Object To study quantitative electromyography of patients with amyotrophic lateral sclerosis(ALS). Evaluate the sensitivity of different motor unit action potential(MUPs) parameters, spontaneous activity and the recruitment order in the quantitive electromyography of ALS. To determine electromyographic involvement and differences in groups of lower motor neurons in ALS patients with different initiative symptoms of onset, and the electromyographic defferences in patients of defferent clinical stages.Method Quantitative electromyography was performed in groups of lower motor neurons in 60 ALS patients with different initiative symptoms of onset, of defferent clinical stages and 55 matched normal control, to measure MUPs parameters, the presence of spontaneous activity was detected and the recruitment order was measured. Statistic analysis was used to compare MUPs parameters data in these two groups, abnormal rate of MUPs parameters, spontaneous activity, recruitment order in ALS patients, electromyographic involvement and differences in groups of lower motor neurons in ALS patients with different initiative symptoms of onset, and defferences in patients of defferent clinical stages were analysed.Conclusion Of the five MUPs parameters, area, duration and SI are more sensitive for evaluation of ALS, while polyphasia is of less sensitivity; spontaneous activity and recruitment order are less sensitive than MUPs parameters.

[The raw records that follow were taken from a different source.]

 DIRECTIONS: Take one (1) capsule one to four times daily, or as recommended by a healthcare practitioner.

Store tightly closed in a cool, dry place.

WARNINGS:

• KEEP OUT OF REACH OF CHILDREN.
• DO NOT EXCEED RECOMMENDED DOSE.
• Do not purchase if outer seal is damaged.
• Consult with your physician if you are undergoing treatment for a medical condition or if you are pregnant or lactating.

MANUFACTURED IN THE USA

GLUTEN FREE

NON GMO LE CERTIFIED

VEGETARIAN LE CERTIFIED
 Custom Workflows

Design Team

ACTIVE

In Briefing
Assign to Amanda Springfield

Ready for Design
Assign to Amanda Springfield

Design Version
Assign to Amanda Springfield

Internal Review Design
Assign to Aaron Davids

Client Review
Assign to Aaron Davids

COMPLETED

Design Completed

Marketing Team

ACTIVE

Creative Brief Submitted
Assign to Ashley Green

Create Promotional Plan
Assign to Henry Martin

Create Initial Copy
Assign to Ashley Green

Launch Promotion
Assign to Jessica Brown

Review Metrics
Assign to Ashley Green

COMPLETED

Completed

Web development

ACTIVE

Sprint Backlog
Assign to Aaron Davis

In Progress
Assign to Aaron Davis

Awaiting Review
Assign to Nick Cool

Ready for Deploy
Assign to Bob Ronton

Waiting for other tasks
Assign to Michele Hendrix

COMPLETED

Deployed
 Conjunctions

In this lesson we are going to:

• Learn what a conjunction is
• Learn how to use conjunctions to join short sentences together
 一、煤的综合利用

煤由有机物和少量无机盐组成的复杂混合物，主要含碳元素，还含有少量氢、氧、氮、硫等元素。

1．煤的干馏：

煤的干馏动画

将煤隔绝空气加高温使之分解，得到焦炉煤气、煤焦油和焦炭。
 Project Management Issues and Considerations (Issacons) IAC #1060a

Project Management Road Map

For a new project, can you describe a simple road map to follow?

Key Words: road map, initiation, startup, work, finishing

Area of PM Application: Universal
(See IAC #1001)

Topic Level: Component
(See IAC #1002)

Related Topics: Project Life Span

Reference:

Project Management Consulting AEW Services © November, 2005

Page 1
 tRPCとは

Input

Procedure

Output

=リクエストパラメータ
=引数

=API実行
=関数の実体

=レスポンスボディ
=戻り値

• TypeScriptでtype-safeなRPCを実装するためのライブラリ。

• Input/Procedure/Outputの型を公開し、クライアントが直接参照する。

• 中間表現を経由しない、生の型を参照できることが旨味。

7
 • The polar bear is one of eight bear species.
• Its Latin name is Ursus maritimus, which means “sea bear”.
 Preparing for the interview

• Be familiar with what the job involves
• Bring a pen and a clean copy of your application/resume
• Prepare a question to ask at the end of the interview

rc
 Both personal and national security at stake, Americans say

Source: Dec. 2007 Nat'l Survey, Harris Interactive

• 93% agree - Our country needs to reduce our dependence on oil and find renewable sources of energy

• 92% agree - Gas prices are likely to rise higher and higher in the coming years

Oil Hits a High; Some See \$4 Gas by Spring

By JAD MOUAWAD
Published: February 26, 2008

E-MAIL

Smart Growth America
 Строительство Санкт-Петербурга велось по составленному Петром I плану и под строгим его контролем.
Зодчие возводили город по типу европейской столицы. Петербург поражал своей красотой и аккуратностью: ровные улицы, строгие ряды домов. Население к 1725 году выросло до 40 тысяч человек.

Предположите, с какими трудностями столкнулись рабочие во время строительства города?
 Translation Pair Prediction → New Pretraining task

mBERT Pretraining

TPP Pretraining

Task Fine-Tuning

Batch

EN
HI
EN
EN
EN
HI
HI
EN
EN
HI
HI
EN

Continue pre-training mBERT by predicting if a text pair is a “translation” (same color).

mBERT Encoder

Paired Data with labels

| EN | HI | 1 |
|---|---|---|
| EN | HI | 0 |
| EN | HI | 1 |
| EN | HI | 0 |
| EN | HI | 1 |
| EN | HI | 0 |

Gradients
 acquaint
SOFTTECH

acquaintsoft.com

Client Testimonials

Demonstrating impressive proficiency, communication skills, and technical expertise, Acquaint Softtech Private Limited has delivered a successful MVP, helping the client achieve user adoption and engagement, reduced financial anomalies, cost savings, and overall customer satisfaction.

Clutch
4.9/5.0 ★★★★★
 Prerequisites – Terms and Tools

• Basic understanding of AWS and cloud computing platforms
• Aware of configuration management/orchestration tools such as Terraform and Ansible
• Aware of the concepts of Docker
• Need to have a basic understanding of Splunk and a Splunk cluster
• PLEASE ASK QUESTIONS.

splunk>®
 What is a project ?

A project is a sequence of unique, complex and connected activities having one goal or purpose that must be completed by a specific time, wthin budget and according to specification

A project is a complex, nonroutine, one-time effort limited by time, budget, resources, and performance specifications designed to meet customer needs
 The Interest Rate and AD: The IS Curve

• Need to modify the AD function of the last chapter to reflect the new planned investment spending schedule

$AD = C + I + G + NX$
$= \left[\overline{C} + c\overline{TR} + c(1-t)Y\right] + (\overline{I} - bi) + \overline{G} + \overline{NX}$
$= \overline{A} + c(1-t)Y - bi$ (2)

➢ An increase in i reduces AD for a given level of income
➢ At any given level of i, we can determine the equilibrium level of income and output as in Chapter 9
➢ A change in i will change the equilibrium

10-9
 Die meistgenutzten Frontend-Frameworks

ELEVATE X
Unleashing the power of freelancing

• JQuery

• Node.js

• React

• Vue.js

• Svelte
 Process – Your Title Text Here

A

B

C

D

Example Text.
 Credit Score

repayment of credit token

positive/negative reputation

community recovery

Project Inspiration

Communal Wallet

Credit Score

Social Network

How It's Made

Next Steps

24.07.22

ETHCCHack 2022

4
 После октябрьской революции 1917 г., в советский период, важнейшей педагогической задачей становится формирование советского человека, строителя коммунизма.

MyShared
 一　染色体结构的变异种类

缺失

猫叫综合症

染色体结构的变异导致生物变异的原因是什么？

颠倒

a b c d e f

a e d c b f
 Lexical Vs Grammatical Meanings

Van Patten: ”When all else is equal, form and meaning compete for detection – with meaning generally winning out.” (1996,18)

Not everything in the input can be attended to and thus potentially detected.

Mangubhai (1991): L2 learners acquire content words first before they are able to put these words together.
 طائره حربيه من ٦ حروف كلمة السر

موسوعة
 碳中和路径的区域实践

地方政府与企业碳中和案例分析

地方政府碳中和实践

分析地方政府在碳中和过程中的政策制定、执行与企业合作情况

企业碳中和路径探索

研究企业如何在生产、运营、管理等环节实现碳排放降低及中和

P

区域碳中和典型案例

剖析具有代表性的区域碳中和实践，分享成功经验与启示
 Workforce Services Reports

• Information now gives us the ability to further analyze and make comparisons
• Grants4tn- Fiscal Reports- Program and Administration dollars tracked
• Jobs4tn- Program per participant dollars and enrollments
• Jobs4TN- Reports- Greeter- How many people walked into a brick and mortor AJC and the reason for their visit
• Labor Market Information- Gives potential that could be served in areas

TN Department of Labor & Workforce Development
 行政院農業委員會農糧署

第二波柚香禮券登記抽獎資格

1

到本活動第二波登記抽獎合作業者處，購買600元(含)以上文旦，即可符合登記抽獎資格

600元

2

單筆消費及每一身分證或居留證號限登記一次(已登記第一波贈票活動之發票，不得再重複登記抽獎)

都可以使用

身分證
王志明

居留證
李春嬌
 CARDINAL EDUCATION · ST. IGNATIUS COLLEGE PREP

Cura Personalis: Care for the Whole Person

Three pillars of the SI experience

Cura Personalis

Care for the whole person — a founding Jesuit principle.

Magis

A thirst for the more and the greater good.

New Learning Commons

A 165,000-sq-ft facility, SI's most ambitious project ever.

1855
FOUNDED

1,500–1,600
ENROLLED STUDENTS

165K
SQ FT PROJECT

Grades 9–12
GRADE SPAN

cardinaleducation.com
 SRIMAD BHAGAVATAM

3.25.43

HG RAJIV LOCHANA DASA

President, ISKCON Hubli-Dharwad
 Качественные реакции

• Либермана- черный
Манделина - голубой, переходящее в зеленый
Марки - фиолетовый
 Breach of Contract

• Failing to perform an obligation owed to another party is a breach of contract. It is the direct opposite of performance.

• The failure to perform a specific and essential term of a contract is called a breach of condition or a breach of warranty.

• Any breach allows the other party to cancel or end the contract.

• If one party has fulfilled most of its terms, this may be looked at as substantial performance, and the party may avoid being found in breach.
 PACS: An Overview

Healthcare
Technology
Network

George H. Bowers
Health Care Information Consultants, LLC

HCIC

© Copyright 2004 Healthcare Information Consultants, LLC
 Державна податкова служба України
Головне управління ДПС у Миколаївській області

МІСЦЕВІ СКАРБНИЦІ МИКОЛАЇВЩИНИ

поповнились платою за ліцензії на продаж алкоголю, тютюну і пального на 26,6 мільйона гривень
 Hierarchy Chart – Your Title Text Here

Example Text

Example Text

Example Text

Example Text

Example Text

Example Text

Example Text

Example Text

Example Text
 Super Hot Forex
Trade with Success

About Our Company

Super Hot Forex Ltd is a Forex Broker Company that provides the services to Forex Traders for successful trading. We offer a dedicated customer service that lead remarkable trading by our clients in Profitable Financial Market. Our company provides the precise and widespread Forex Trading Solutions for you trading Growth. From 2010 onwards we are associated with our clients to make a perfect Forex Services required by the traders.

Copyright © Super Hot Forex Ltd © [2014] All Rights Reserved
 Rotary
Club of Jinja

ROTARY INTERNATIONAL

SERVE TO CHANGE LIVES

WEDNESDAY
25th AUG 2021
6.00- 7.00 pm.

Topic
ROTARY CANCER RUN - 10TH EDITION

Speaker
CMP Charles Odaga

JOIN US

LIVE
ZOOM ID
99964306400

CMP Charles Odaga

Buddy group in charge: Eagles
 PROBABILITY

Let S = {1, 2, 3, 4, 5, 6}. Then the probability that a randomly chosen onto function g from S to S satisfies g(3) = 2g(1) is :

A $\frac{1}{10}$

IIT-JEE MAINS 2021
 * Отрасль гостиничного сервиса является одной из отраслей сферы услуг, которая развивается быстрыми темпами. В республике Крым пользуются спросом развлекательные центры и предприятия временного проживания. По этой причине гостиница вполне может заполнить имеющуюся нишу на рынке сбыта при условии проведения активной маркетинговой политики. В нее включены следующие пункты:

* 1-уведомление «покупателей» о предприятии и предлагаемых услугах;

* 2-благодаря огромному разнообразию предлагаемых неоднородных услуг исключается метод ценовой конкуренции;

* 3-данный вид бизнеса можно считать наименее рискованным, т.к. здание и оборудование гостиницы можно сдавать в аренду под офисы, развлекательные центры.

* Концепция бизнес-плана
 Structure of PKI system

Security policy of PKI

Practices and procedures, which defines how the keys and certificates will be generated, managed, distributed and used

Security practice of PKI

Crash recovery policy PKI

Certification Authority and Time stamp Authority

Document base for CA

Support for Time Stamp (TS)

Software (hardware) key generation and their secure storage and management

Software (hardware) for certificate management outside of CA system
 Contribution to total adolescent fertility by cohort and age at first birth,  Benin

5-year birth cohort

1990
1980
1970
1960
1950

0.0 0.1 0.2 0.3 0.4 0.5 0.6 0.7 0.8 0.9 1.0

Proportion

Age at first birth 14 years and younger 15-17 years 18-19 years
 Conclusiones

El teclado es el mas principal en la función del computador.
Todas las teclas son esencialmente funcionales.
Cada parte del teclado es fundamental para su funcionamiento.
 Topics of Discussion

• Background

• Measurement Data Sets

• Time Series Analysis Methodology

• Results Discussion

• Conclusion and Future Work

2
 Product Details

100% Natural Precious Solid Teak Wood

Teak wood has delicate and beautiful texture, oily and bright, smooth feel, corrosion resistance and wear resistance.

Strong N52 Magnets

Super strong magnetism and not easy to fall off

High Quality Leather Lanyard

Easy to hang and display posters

It helps to detect evidence of neurogenic lesion in clinically unaffected muscles if all three are involved. In ALS patients, different initiative symptom of onset causes different distribution of electromyographic findings. Involvement of lumbosacral muscles is least frequent in patients with brainstem onset, while brainstem muscles in patients with lower limb onset. To find neurogenic activities, we can choose the corresponding motor neuron regions according to the initiative symptom of onset. In the cervical muscles and lumbosacral muscles, distal limb muscles should be examined first, while the brainstem muscles, sternocleidomastoid first.The electromyography of patients of defferent clinical stages differ. The most significant features in EMG in the very early stage of ALS are the fibrillations and positive sharp waves, if present, in quantitative EMG increased MUPs area and amplitude.